### Work instruction
For the records below, please print exactly and only the lines from the one with "Украинцам рассказали, что" down to the one with "ムーブオン MOVE ON 岡山", both ends included, omitting the pictures.

### Data
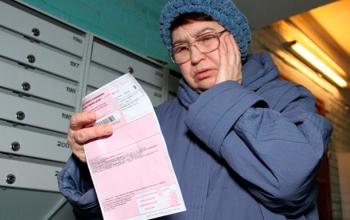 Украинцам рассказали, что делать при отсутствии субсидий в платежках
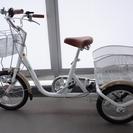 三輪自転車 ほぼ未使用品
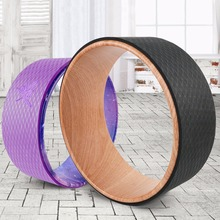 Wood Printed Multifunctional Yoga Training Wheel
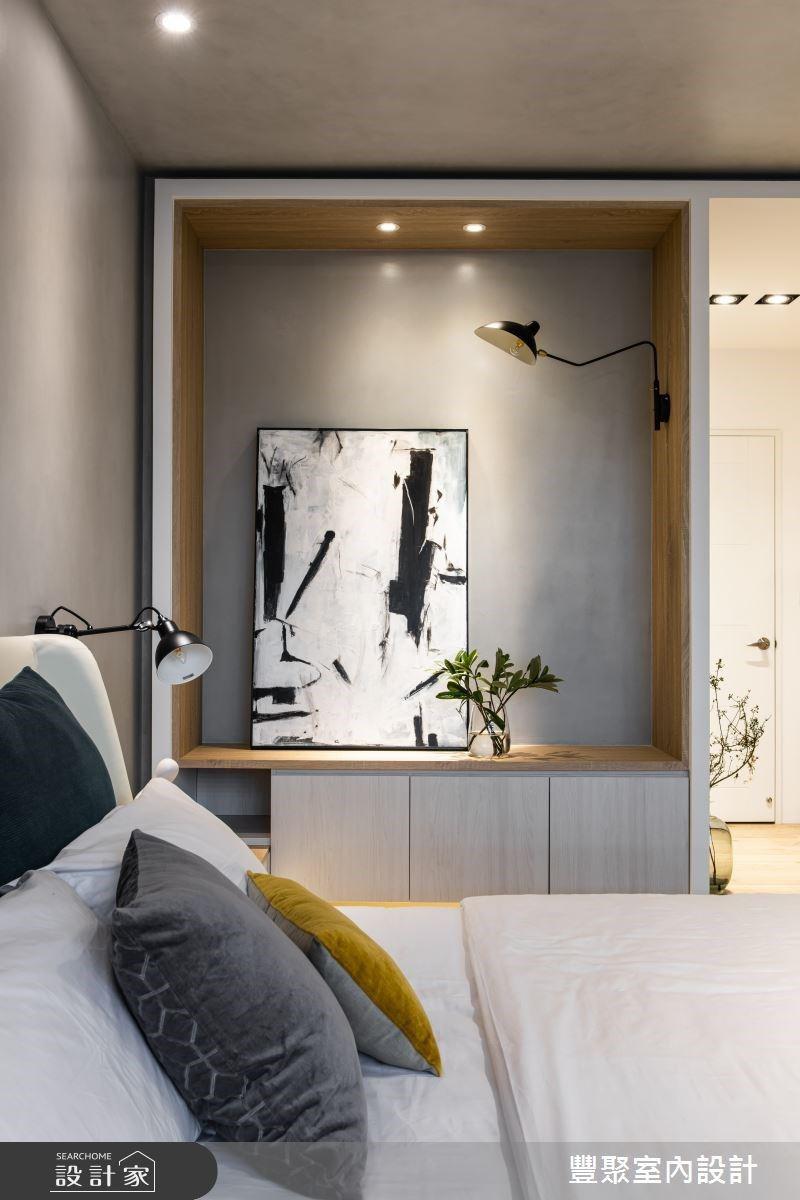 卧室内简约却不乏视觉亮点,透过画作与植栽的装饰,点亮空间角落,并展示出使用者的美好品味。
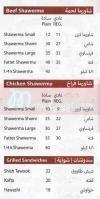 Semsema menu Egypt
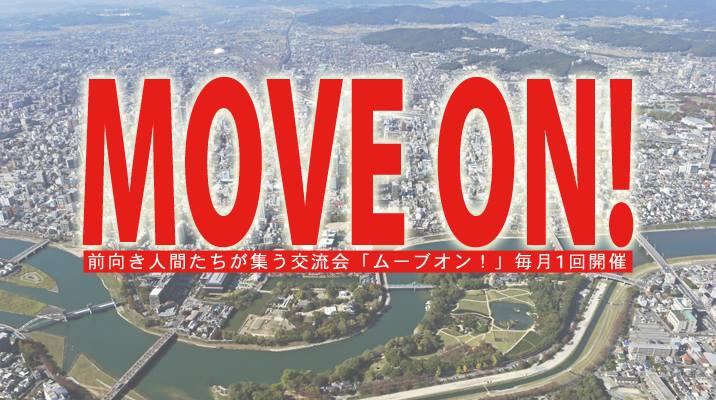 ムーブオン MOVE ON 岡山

...

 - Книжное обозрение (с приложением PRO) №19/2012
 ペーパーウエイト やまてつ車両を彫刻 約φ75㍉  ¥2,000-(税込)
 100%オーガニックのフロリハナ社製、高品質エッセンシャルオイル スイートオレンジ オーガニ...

### Solution to the problem
 Украинцам рассказали, что делать при отсутствии субсидий в платежках
 三輪自転車 ほぼ未使用品
 Wood Printed Multifunctional Yoga Training Wheel
 卧室内简约却不乏视觉亮点,透过画作与植栽的装饰,点亮空间角落,并展示出使用者的美好品味。
 Semsema menu Egypt
 ムーブオン MOVE ON 岡山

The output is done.